[Saved data entries]

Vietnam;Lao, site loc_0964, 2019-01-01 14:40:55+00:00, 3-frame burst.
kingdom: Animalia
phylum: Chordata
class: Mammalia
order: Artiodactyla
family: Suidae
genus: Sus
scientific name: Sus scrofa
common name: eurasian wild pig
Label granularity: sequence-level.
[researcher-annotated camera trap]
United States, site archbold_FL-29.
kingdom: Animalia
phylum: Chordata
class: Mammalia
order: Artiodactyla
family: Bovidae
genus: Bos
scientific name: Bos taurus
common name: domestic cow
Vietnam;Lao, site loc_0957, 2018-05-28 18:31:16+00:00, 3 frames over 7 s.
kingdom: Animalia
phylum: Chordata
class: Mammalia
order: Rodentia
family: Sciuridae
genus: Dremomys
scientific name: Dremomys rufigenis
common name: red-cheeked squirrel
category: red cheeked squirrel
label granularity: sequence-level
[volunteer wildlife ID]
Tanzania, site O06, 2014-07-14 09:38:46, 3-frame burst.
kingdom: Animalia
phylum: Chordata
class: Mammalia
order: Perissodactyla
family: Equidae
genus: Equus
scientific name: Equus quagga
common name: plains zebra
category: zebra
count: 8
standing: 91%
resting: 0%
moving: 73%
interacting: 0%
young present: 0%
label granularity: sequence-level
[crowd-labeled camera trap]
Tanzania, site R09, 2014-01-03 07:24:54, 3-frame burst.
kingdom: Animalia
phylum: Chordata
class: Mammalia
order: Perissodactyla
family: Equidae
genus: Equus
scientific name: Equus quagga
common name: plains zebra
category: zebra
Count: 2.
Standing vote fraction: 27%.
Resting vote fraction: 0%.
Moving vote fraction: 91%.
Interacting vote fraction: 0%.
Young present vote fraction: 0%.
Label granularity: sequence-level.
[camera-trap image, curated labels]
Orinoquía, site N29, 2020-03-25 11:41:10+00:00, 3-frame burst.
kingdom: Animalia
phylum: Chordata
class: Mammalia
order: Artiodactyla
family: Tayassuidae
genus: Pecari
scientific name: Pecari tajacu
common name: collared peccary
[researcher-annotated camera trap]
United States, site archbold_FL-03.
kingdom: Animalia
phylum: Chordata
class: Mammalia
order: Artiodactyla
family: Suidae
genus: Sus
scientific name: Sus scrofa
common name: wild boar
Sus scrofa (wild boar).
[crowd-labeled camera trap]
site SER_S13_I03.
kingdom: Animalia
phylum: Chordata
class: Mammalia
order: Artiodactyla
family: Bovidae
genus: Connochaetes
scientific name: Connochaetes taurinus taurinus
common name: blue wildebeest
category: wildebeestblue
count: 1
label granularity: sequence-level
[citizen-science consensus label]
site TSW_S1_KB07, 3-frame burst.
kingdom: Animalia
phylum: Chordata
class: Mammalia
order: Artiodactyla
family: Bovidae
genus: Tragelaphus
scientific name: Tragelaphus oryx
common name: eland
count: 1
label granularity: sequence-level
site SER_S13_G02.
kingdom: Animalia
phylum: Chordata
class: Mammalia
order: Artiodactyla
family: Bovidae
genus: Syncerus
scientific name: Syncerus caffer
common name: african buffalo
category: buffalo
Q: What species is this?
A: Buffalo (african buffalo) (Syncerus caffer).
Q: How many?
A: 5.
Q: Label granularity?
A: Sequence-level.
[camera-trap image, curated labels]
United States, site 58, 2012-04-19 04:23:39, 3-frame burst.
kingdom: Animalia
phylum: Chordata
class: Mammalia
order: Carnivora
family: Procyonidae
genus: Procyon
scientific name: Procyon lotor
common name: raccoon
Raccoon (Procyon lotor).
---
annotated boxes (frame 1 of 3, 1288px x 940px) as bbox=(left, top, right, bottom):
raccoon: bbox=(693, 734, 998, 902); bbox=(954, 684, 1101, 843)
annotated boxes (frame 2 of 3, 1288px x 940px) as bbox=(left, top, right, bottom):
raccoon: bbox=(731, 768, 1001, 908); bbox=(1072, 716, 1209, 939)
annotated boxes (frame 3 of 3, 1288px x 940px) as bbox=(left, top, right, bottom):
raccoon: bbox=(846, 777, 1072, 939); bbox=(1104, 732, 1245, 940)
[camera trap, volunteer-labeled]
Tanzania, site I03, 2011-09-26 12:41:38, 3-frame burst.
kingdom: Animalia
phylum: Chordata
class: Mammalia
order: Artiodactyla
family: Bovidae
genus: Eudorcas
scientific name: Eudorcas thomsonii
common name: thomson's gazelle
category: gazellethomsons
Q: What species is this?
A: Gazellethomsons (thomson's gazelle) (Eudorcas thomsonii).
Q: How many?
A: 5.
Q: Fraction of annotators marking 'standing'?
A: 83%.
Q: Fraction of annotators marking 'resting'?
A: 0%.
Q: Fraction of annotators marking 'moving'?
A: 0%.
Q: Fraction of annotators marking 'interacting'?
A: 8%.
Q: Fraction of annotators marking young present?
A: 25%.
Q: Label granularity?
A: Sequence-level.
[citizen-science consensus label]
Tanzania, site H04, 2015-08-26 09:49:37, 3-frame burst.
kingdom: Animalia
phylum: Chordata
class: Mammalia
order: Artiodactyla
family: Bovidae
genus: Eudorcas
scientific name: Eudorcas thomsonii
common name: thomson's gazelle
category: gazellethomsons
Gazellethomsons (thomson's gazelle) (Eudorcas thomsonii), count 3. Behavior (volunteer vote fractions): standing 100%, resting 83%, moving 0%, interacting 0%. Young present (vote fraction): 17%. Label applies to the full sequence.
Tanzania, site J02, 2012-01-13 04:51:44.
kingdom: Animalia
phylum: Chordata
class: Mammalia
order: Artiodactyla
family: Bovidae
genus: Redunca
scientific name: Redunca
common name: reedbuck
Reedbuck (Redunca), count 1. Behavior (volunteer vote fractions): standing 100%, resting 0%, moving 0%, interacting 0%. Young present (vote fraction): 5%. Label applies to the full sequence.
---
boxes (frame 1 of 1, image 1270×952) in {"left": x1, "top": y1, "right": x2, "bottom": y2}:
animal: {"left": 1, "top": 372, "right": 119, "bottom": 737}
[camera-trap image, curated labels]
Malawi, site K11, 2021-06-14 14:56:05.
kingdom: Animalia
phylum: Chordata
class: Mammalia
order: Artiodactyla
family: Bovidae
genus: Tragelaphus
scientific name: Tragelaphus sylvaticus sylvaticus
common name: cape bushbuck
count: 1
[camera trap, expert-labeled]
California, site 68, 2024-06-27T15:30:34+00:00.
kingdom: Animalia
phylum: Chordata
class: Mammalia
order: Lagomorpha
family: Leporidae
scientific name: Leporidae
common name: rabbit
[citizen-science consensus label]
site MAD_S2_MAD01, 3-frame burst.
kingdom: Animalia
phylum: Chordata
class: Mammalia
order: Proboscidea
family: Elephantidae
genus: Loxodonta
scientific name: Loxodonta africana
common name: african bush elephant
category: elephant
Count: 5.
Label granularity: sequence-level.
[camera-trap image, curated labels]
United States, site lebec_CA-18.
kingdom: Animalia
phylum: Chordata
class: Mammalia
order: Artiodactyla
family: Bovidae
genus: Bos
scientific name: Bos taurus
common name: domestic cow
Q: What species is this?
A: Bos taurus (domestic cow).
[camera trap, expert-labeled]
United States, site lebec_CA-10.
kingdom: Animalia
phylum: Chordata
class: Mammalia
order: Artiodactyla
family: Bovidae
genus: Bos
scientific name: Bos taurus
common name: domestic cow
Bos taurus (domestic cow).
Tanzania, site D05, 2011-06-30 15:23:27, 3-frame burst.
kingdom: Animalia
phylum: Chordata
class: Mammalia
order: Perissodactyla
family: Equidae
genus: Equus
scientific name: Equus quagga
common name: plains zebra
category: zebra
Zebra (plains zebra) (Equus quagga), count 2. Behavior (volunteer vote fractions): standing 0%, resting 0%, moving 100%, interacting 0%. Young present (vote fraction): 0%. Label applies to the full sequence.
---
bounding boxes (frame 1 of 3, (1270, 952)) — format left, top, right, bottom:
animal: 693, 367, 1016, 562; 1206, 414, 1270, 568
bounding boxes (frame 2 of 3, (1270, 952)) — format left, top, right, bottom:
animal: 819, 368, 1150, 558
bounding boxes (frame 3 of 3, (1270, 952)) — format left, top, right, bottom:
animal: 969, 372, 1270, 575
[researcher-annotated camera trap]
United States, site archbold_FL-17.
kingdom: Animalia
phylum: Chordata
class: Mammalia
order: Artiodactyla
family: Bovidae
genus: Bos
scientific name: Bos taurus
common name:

WORK ITEM: Wherever the word "States" appears in the records above, copy that line.

RESPONSE:
United States, site archbold_FL-29.
United States, site archbold_FL-03.
United States, site 58, 2012-04-19 04:23:39, 3-frame burst.
United States, site lebec_CA-18.
United States, site lebec_CA-10.
United States, site archbold_FL-17.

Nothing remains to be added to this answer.